• **Questions to answer**
A. Transcribe the part of the comment thread below that begins at the words "Anonymous Anonymous said..." and stops after the words "hotel and all.".
B. In the comment thread below, leftside doubts that defections are a real issue for Cuba's overseas doctor programs. Explain in one to three sentences what reasons leftside gives.
Provided text section start
Anonymous Anonymous said...

The more Cuban doctors being sent as castroite missionaries the more defections we will see. Why do you think so many Cuban doctors defect? Who pays for all those surgeries, they are not free?

6:50 AM  
Blogger leftside said...

Out of at least 35,000 doctors sent abroad we have had how many defections? I have read of a handful of cause celebre cases. If it was a real issue don't you think Cuba would think twice about these programs?

Who pays for the surgeries? Cuba and the subject country both shoulder some of the cost. It is free for the patient - flight, hotel and all.

Only a real ideologue would find something wrong with this amazing humanitarian mission.

10:22 AM  
Blogger Mark D. said...

So good is Cuba's health care system, world leaders fly from countries around the world to be cared for by Cuban doctors.

Wait a second...

=)

12:12 PM  
Blogger Mark D. said...

...okay I got it.

Nope, that's the US.

5:02 PM  
Blogger leftside said...

I didn't quite get what you were saying there... because Plenty of leaders and rich people DO go to Cuba.

But obviously comparing the number of world leaders going to a developing country vs. the US is not going to be the best measure of what Cuba's strong suit is - that is treating the weakest and most insecure. That is what this article is about.

6:55 PM  
Blogger jsb said...

comparing the number of world leaders going to a developing country vs. the US

Cuba is not developing, that's the problem. Despite almost a half century, Cuba is still considered "developing"? When will you realize that communism isn't going to develop anything?

7:48 AM  
Blogger jsb said...

Will you still call it "developing" if it was a one-hundred year old model of communism? 200 years old? When do you call "developing" simply failure?
Provided text section end
Information provided section start
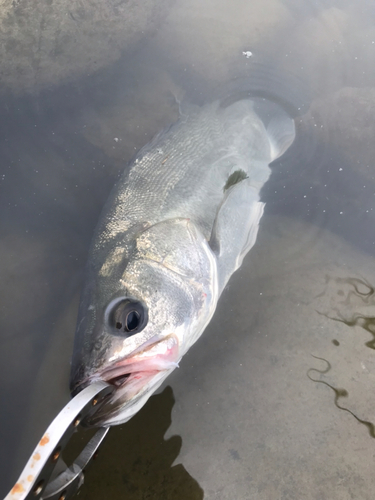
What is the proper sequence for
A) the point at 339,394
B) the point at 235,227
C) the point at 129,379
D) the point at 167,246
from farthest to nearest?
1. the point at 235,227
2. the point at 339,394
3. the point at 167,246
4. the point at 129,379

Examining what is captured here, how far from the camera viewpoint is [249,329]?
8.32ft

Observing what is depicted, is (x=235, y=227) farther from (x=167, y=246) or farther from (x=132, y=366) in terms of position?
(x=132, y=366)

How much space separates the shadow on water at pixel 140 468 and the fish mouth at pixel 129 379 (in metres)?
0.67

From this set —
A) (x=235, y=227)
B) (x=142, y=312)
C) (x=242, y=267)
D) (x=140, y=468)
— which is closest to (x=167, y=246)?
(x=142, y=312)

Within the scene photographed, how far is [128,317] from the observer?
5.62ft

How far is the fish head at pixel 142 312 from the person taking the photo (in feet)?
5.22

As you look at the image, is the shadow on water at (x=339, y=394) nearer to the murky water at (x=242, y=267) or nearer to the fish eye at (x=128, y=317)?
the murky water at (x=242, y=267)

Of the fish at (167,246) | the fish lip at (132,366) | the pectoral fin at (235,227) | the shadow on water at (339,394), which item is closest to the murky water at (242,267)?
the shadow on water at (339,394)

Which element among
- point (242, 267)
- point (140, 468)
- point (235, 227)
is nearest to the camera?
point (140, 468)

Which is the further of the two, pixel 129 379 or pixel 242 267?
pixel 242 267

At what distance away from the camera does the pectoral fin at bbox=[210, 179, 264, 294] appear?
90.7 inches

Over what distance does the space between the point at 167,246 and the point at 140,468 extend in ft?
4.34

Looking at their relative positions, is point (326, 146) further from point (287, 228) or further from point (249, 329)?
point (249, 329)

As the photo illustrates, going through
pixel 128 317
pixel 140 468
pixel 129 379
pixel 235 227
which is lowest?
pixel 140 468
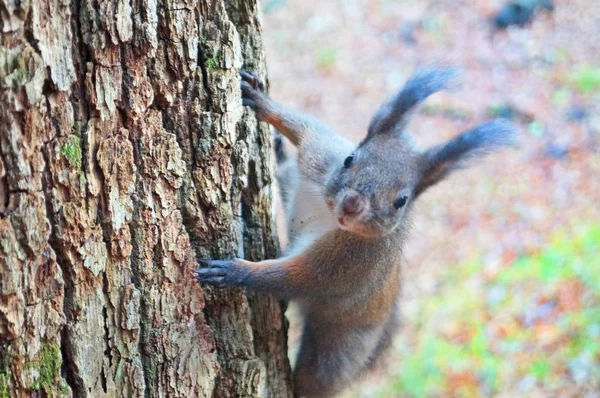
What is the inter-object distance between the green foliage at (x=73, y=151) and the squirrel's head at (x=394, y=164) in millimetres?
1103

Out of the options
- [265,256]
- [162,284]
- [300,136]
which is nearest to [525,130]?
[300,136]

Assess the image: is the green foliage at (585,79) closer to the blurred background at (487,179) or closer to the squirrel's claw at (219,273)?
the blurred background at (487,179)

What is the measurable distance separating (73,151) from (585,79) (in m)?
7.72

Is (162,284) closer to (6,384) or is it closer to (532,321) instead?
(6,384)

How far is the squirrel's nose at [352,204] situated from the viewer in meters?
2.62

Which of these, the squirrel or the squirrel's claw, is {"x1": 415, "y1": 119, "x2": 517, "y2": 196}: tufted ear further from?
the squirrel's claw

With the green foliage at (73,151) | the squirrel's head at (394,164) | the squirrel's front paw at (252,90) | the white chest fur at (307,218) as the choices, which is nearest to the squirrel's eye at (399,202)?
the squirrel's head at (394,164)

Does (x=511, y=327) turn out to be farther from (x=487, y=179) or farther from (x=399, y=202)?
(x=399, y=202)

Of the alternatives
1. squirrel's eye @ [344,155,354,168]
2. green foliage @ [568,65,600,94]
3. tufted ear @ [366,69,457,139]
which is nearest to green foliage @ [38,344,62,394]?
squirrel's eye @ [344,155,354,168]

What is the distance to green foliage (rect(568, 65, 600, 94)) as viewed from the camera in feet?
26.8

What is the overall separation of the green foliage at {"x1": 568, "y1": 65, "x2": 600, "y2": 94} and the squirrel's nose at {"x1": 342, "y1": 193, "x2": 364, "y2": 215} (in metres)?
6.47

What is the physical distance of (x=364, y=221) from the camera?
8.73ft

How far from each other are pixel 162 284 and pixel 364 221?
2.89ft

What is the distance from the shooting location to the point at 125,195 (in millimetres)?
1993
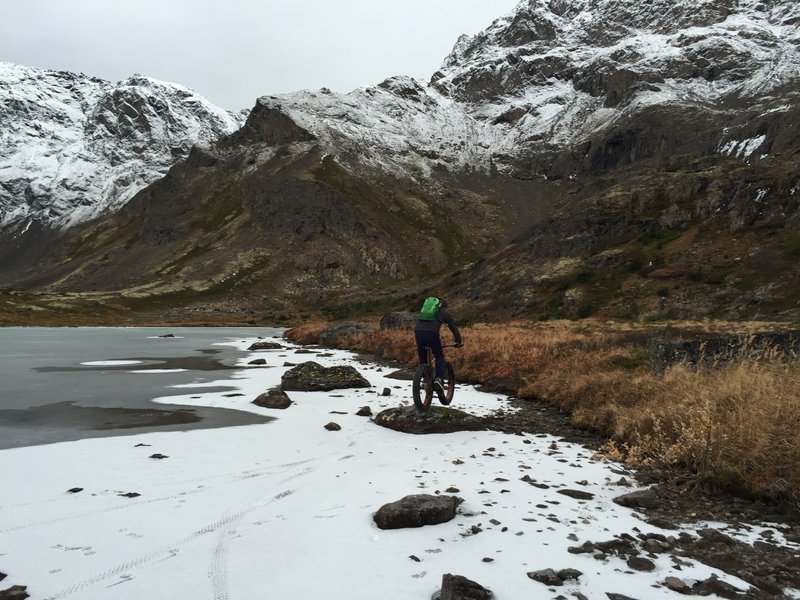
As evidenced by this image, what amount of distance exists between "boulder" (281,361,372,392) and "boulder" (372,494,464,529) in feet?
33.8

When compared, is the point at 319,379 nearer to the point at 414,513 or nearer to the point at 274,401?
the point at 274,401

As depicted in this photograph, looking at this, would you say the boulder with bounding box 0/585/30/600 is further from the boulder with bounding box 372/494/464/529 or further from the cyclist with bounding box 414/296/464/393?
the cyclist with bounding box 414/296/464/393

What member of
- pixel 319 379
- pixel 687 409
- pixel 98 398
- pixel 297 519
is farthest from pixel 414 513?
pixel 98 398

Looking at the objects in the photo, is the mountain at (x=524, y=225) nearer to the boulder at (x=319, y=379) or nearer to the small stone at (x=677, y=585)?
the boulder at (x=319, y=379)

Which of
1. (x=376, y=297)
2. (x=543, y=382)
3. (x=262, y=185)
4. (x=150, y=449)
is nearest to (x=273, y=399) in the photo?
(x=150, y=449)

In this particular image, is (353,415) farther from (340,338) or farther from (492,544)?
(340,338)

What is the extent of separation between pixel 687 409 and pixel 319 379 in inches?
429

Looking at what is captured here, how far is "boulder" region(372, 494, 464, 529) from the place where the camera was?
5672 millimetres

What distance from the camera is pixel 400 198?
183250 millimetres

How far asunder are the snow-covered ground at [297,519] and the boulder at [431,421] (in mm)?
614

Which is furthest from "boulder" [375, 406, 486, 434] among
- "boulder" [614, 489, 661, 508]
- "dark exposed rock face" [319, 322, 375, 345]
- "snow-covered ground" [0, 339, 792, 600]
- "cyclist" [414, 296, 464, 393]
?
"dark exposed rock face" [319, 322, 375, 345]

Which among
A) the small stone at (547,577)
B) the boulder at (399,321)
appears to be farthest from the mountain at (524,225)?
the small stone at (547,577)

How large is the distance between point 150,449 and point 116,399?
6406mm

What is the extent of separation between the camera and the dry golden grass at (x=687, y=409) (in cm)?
Information provided section end
Information provided section start
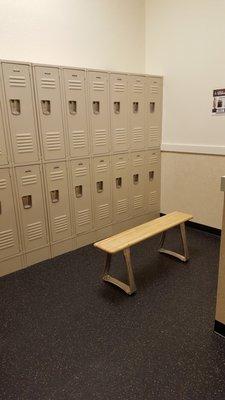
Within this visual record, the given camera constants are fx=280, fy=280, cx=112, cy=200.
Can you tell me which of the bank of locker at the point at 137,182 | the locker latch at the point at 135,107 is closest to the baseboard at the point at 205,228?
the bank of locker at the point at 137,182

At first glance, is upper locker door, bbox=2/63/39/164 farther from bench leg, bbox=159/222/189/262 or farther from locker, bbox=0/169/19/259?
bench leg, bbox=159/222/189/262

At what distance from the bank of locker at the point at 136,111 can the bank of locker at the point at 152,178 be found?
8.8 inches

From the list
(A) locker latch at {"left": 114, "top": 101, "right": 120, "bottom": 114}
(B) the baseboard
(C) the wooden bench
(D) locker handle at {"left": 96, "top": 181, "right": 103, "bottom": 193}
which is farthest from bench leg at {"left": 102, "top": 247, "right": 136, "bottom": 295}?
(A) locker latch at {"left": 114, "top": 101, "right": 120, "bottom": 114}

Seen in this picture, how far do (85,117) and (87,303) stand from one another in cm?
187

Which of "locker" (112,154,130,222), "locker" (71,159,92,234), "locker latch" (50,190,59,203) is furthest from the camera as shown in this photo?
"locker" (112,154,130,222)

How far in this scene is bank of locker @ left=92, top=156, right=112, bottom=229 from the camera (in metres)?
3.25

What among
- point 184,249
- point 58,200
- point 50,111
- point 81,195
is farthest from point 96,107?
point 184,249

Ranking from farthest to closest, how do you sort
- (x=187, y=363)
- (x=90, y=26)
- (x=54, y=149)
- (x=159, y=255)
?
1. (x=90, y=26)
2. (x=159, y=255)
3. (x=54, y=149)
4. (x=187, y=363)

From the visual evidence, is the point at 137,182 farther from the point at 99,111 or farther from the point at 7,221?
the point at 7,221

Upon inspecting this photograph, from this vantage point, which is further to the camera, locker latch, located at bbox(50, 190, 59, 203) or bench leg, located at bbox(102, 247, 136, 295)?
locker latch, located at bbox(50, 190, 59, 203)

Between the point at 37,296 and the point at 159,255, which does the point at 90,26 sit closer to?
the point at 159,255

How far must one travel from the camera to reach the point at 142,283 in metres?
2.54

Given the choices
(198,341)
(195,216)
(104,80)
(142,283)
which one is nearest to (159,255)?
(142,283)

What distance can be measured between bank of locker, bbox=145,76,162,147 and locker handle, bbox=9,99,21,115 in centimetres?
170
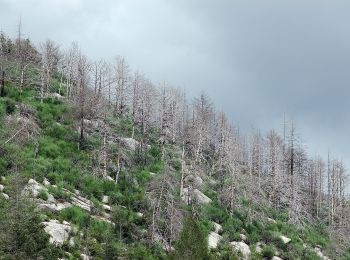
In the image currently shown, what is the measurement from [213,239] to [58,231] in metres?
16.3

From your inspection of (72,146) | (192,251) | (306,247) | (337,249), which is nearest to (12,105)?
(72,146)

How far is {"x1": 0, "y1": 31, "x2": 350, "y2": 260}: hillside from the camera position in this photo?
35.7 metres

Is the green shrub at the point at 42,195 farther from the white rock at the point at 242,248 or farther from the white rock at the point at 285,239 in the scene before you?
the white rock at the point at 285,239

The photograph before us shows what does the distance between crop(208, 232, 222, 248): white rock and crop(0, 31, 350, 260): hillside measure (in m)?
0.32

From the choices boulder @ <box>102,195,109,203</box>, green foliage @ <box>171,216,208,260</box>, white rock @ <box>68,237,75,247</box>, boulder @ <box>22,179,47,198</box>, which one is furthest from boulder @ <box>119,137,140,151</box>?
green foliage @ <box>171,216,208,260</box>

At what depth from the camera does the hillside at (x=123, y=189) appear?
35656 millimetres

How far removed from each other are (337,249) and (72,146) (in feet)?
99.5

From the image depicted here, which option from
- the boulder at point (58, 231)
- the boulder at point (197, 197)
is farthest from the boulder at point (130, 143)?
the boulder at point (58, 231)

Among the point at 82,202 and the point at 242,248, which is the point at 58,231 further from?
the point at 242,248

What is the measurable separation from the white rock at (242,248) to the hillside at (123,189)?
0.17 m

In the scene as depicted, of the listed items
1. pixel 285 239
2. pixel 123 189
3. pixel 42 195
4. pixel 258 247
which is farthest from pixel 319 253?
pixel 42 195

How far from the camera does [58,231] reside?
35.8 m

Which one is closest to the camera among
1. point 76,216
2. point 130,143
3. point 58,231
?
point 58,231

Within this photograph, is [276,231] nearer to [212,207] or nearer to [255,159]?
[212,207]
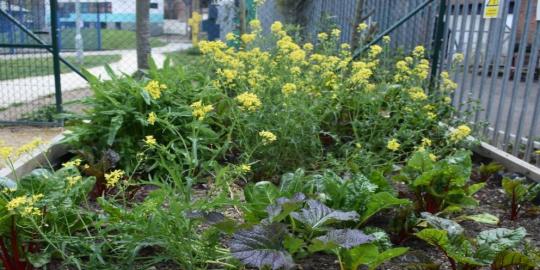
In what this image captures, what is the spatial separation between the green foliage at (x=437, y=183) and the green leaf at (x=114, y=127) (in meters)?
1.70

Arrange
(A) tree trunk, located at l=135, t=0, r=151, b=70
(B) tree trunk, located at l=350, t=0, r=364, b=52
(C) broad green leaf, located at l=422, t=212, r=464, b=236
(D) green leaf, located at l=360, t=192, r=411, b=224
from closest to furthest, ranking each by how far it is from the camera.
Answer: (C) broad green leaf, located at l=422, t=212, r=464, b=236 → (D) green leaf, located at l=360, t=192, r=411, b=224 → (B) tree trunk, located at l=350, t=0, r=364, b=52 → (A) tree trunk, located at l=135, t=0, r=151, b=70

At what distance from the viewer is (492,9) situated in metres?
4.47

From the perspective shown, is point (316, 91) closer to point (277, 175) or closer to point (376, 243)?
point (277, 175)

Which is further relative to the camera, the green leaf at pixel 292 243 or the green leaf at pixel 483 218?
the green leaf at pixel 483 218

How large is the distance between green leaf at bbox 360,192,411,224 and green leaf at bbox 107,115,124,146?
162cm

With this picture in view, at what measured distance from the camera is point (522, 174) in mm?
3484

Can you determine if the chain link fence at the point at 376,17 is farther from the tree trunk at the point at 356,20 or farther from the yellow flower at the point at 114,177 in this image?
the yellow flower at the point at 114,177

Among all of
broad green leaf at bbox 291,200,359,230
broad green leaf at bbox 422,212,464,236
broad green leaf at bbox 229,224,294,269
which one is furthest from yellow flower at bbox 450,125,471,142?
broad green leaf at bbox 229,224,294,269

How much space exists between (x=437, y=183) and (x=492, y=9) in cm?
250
Information provided section end
• **Answers for the exercise**
A.
Anonymous Anonymous said...

The more Cuban doctors being sent as castroite missionaries the more defections we will see. Why do you think so many Cuban doctors defect? Who pays for all those surgeries, they are not free?

6:50 AM  
Blogger leftside said...

Out of at least 35,000 doctors sent abroad we have had how many defections? I have read of a handful of cause celebre cases. If it was a real issue don't you think Cuba would think twice about these programs?

Who pays for the surgeries? Cuba and the subject country both shoulder some of the cost. It is free for the patient - flight, hotel and all.

B. leftside notes that Cuba has sent at least 35,000 doctors abroad, while only a handful of well-publicized defection cases have been reported. leftside adds that if defections were a real problem, Cuba would think twice about these programs.